**Excerpt provided**
BEGIN
Vice Magazine: Yes, there’s a quote from you about how giving a blowjob on film is more difficult than acting out grand emotions, which can be feigned. I totally agree. I think people don’t give porn actors credit. It’s not easy what they do.
Karl Lagerfeld: I admire porn actors.
Vice Magazine: Me too, and prostitutes as well. There’s a real art to it.
Karl Lagerfeld: Frustration is the mother of crime, and so there would be much more crime without prostitutes and without porn movies.
Vice Magazine: You got in trouble when you used a porn star in one of your shows in the early 90s.
Karl Lagerfeld: But who cared?
Vice Magazine: Anna Wintour cared.
Karl Lagerfeld: Yeah, but I’m still on the best terms with her.
Vice Magazine: There is so much hypocrisy against porn. So many people watch it and then look down their noses at people who are in it or who make it.
Karl Lagerfeld: And those movie theaters don’t exist anymore, not like they did in the 70s.
Vice Magazine: There’s one left in Toronto, where I’m from.
Karl Lagerfeld: I never went to one because I think it’s a quite sleazy situation.
Vice Magazine: It has its charm.
Karl Lagerfeld: I’m not sure I want to be charmed.

...

Vice Magazine: I think that you might have Asperger syndrome. Do you know what that is? It’s a kind of autism. It’s like an idiot savant.
Karl Lagerfeld: That’s exactly what I am. As a child I wanted to be a grown-up. I wanted to know everything—not that I like to talk about it. I hate intellectual conversation with intellectuals because I only care about my opinion, but I like to read very abstract constructions of the mind. It’s very strange.

...

Vice Magazine: You’ve said that possessions are a burden and one mustn’t get attached to things, that owning things victimizes and imprisons you.
Karl Lagerfeld: It’s nice when you can afford something, but the minute you become a victim of it you shouldn’t keep it.
Vice Magazine: Coming from you, some would think that’s quite a contradiction.
END
**Source material**
BEGIN
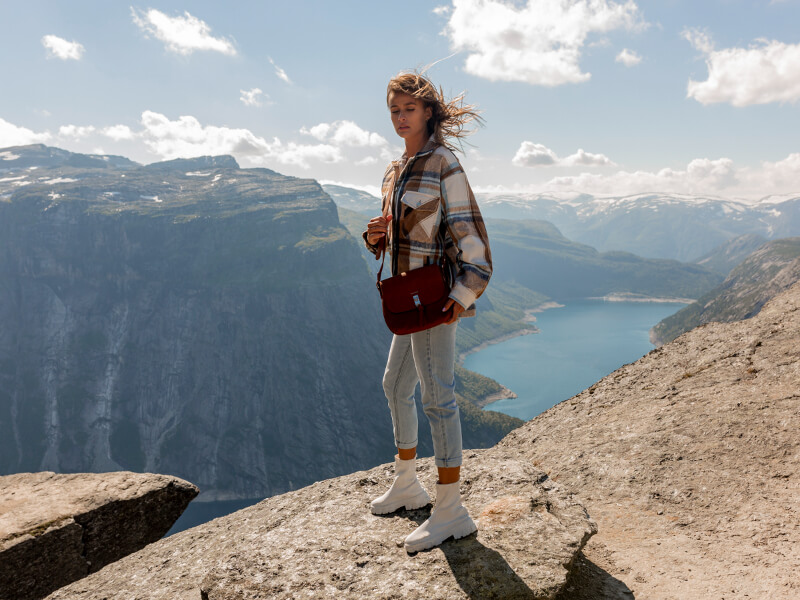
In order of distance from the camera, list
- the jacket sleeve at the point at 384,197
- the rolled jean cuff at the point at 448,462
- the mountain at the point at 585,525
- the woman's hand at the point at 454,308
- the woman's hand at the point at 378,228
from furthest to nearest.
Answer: the jacket sleeve at the point at 384,197
the woman's hand at the point at 378,228
the rolled jean cuff at the point at 448,462
the mountain at the point at 585,525
the woman's hand at the point at 454,308

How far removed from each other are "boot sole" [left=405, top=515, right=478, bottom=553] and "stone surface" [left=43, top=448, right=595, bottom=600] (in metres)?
0.06

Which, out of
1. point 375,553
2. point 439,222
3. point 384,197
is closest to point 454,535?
point 375,553

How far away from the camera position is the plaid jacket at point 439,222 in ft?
14.2

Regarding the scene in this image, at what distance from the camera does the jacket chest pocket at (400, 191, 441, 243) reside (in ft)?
14.5

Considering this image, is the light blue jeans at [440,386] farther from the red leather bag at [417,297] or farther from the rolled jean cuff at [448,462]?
the red leather bag at [417,297]

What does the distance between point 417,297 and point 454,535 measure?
252 centimetres

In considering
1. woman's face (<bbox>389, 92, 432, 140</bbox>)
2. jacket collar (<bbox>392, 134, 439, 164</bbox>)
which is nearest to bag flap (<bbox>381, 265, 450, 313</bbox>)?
jacket collar (<bbox>392, 134, 439, 164</bbox>)

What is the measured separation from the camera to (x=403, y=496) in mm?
5590

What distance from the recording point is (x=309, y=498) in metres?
7.00

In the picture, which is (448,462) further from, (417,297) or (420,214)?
(420,214)

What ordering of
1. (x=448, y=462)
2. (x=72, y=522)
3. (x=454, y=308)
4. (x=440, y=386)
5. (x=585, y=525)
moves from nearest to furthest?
(x=454, y=308)
(x=440, y=386)
(x=448, y=462)
(x=585, y=525)
(x=72, y=522)

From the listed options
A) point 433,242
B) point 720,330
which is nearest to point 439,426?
point 433,242

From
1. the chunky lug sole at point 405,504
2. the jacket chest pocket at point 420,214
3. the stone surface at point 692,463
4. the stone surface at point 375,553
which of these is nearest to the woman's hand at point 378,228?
the jacket chest pocket at point 420,214

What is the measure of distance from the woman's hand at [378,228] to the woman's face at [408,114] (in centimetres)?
86
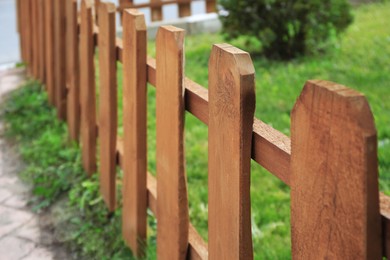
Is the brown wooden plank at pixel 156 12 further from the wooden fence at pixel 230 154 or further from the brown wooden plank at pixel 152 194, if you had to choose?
the brown wooden plank at pixel 152 194

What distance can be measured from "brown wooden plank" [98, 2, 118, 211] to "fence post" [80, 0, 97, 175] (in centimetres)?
27

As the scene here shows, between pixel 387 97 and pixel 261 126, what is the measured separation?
334 cm

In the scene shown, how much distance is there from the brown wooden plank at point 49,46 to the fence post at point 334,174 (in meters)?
3.88

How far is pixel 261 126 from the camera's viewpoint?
1.82 m

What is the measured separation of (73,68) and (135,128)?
5.15 feet

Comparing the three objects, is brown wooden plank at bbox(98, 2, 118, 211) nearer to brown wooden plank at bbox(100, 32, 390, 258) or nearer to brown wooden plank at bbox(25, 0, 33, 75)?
brown wooden plank at bbox(100, 32, 390, 258)

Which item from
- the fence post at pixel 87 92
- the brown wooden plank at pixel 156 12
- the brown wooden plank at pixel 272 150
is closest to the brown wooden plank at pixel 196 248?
the brown wooden plank at pixel 272 150

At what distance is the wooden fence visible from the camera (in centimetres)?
133

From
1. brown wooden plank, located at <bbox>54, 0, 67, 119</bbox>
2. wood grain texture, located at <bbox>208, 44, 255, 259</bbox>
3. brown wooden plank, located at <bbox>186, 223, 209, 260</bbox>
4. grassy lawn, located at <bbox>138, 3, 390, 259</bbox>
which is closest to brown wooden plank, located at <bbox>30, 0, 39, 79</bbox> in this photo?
brown wooden plank, located at <bbox>54, 0, 67, 119</bbox>

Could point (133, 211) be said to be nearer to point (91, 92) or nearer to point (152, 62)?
point (152, 62)

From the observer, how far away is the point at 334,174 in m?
1.39

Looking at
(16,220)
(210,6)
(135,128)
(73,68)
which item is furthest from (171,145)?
(210,6)

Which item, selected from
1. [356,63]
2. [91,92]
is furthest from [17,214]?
[356,63]

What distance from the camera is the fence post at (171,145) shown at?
2.31 meters
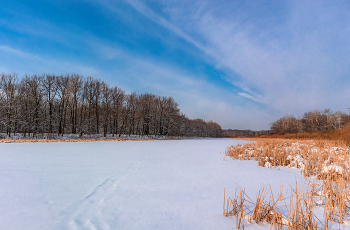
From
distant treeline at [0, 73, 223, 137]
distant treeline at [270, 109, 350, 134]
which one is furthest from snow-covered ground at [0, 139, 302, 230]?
distant treeline at [270, 109, 350, 134]

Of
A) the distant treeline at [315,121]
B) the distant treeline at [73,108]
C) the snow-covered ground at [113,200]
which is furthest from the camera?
the distant treeline at [315,121]

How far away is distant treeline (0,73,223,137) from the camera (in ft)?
72.6

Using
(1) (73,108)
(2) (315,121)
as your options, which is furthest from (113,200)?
(2) (315,121)

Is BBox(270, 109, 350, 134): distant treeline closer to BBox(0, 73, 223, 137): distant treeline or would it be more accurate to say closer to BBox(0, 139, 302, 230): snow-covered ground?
BBox(0, 73, 223, 137): distant treeline

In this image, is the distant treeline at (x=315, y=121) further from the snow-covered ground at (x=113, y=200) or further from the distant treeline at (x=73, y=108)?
the snow-covered ground at (x=113, y=200)

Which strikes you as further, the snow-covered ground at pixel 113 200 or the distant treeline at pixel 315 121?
the distant treeline at pixel 315 121

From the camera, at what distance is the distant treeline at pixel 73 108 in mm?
22123

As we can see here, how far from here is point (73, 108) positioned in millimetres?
26281

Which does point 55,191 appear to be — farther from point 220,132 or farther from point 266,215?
point 220,132

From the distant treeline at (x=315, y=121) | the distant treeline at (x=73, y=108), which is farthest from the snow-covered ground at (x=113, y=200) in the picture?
the distant treeline at (x=315, y=121)

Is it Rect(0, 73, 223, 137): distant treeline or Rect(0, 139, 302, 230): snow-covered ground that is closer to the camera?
Rect(0, 139, 302, 230): snow-covered ground

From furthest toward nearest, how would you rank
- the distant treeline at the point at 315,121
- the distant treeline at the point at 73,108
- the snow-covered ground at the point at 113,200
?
the distant treeline at the point at 315,121, the distant treeline at the point at 73,108, the snow-covered ground at the point at 113,200

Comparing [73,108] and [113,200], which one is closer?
[113,200]

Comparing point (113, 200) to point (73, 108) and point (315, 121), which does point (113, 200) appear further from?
point (315, 121)
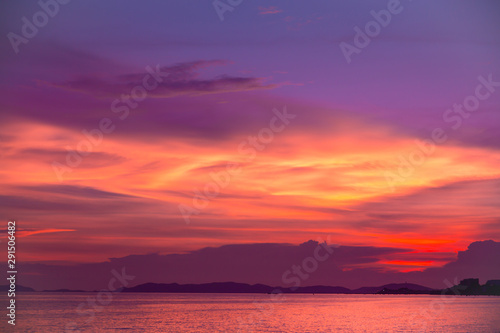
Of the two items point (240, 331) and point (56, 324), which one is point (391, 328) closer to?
point (240, 331)

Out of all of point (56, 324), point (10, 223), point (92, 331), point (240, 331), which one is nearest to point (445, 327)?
point (240, 331)

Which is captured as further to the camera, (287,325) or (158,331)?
(287,325)

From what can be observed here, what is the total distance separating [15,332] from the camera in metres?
96.2

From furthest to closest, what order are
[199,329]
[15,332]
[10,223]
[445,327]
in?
[445,327]
[199,329]
[15,332]
[10,223]

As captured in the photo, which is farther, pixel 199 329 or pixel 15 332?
pixel 199 329

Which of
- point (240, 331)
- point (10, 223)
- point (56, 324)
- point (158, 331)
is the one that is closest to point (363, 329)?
point (240, 331)

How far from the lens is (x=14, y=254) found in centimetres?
4053

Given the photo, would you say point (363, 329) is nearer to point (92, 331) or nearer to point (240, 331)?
point (240, 331)

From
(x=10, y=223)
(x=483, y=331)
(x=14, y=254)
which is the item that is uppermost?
(x=10, y=223)

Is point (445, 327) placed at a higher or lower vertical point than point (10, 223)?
lower

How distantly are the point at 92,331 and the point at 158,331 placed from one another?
38.9 ft

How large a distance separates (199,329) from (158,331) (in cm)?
819

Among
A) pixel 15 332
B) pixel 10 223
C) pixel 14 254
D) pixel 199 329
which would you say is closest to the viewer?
pixel 14 254

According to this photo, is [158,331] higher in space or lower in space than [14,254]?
lower
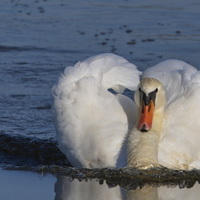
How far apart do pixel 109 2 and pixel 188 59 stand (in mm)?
3807

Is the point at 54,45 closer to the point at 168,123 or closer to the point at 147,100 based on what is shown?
the point at 168,123

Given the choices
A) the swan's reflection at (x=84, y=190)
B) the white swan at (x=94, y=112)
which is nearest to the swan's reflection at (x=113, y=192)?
the swan's reflection at (x=84, y=190)

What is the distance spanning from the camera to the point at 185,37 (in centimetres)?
1399

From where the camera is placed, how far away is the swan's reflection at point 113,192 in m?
7.16

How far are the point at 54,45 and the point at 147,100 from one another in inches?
240

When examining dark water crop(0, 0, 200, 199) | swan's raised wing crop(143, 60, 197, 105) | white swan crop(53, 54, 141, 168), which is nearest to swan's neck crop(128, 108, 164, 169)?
white swan crop(53, 54, 141, 168)

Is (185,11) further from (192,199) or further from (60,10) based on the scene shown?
(192,199)

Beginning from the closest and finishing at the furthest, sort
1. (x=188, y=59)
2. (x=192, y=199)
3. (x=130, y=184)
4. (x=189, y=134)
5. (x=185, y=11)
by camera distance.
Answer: (x=192, y=199), (x=130, y=184), (x=189, y=134), (x=188, y=59), (x=185, y=11)

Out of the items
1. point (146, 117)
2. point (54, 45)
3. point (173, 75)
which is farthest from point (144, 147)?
point (54, 45)

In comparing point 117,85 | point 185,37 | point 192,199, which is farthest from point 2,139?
point 185,37

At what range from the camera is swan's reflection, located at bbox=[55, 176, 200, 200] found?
716 centimetres

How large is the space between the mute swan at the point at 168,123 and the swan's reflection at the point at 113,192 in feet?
1.12

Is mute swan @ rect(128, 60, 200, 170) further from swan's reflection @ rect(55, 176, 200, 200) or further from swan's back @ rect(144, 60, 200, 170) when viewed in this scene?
swan's reflection @ rect(55, 176, 200, 200)

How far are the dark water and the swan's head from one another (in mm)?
1190
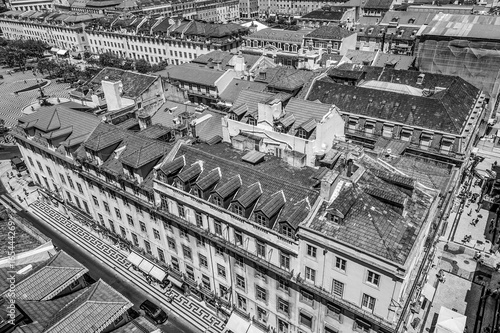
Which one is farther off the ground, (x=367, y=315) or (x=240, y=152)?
(x=240, y=152)

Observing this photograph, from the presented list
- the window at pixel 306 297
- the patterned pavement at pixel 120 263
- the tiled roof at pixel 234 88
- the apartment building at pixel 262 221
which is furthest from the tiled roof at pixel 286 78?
the patterned pavement at pixel 120 263

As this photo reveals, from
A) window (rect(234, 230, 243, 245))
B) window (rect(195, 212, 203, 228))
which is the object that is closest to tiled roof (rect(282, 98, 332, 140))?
window (rect(234, 230, 243, 245))

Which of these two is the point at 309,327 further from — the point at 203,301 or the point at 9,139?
the point at 9,139

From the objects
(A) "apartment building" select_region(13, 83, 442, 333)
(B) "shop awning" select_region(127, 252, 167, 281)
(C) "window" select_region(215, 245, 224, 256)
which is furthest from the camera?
(B) "shop awning" select_region(127, 252, 167, 281)

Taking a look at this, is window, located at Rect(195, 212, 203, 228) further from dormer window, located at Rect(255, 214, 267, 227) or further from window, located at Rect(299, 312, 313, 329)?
window, located at Rect(299, 312, 313, 329)

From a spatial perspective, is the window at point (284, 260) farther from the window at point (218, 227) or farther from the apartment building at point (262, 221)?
the window at point (218, 227)

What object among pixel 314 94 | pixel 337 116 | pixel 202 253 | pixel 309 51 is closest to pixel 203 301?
pixel 202 253
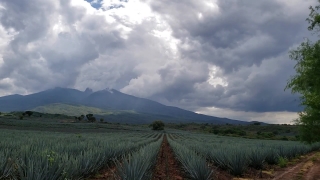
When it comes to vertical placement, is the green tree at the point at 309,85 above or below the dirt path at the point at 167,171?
above

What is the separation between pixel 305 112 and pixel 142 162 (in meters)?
18.9

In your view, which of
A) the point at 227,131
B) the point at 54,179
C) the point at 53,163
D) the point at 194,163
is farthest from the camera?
the point at 227,131

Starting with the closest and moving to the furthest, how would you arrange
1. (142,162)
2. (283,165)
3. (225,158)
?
(142,162) → (225,158) → (283,165)

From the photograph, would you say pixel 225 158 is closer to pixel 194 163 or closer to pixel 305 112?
pixel 194 163

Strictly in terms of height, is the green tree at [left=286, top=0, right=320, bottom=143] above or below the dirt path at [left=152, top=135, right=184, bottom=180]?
above

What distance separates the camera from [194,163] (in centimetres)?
831

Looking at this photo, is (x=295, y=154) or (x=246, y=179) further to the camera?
(x=295, y=154)

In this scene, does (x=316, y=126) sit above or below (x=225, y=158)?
above

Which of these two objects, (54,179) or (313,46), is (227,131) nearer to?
(313,46)

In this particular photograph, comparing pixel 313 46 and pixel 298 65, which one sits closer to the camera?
pixel 313 46

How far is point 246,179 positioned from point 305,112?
14852 mm

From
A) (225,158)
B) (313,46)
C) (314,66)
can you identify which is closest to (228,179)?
(225,158)

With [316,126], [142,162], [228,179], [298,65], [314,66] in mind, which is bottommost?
[228,179]

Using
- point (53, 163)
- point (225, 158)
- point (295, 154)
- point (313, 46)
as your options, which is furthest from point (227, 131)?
point (53, 163)
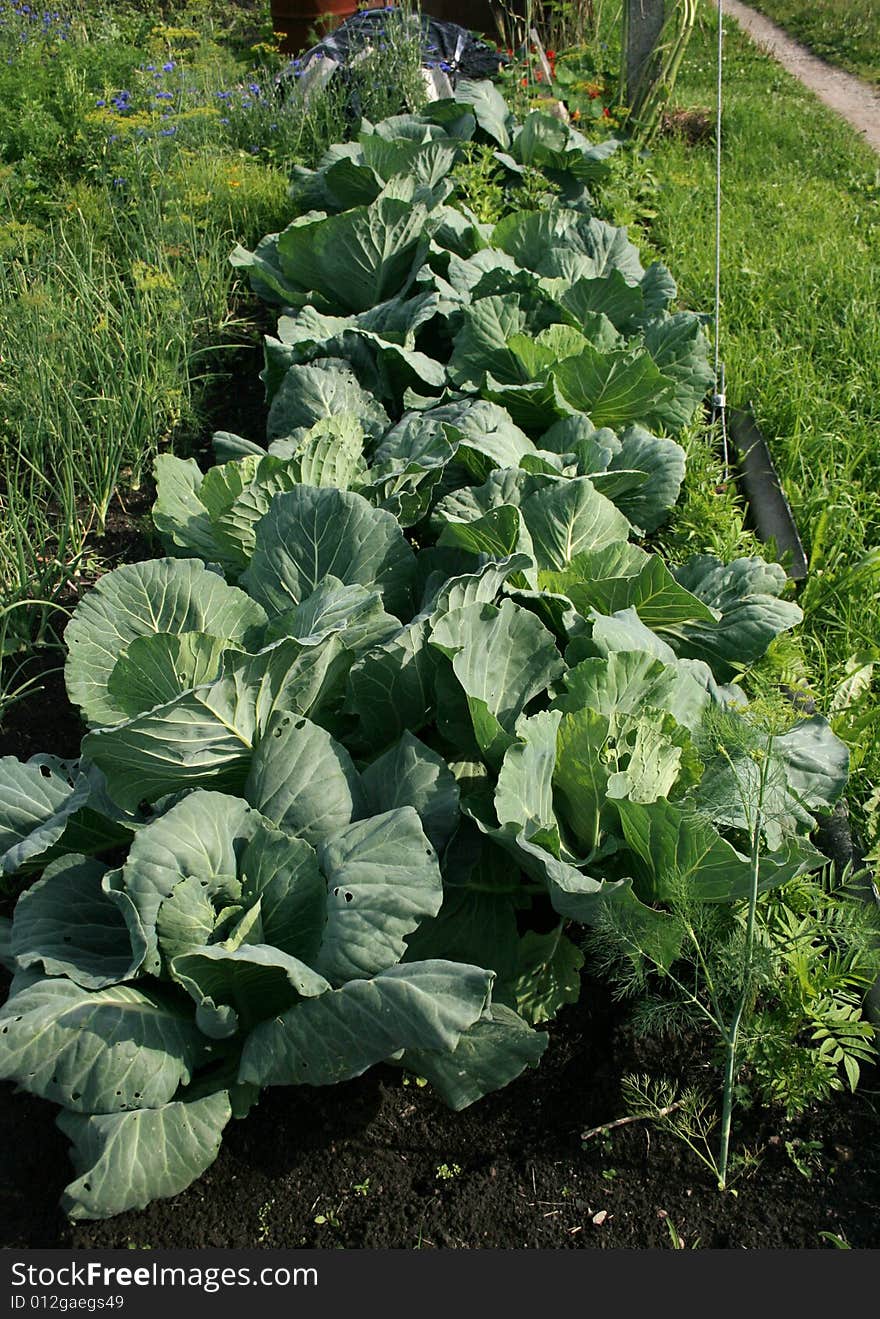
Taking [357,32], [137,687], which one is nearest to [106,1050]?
[137,687]

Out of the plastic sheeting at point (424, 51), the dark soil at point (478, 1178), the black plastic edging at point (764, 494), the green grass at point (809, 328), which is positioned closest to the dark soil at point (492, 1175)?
the dark soil at point (478, 1178)

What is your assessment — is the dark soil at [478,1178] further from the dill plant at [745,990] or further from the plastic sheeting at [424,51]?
the plastic sheeting at [424,51]

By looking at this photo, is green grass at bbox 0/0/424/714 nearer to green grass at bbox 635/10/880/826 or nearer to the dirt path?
green grass at bbox 635/10/880/826

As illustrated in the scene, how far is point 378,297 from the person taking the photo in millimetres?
4309

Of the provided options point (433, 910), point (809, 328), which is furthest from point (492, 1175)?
point (809, 328)

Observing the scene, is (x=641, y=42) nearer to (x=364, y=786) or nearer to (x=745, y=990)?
(x=364, y=786)

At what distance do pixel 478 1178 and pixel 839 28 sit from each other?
1117cm

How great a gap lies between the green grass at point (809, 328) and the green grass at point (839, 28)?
5.94 ft

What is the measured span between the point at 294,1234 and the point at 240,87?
6.59 m

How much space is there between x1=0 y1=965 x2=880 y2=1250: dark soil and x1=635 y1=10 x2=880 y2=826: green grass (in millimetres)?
1033

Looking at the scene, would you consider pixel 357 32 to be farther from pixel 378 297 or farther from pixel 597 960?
pixel 597 960

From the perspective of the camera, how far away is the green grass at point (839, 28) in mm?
9250

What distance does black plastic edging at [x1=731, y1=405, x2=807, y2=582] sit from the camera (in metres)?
3.53

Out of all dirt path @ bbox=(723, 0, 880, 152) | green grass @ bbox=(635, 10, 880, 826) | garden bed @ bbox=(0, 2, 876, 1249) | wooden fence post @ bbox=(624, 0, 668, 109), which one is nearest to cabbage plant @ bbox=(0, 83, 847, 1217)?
garden bed @ bbox=(0, 2, 876, 1249)
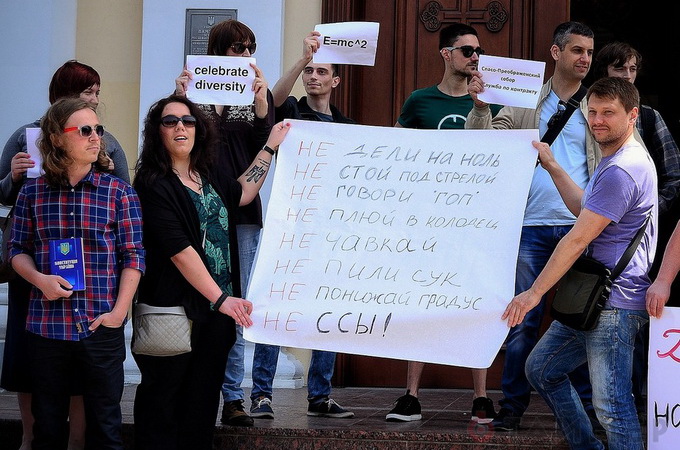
END
**Requirement 1**
From the Lagerfeld interview, extract the passage that begins at the words "Karl Lagerfeld: I’m" and stops after the words "an idiot savant.".
**Requirement 2**
Render this sentence from the Lagerfeld interview in Spanish: "It’s nice when you can afford something, but the minute you become a victim of it you shouldn’t keep it."
Rely only on the interview excerpt for what is asked here, and ignore the lines.

**Task solution 1**
Karl Lagerfeld: I’m not sure I want to be charmed.

...

Vice Magazine: I think that you might have Asperger syndrome. Do you know what that is? It’s a kind of autism. It’s like an idiot savant.

**Task solution 2**
Es agradable cuando puedes permitirte algo, pero en el momento en que te conviertes en su víctima, no deberías conservarlo.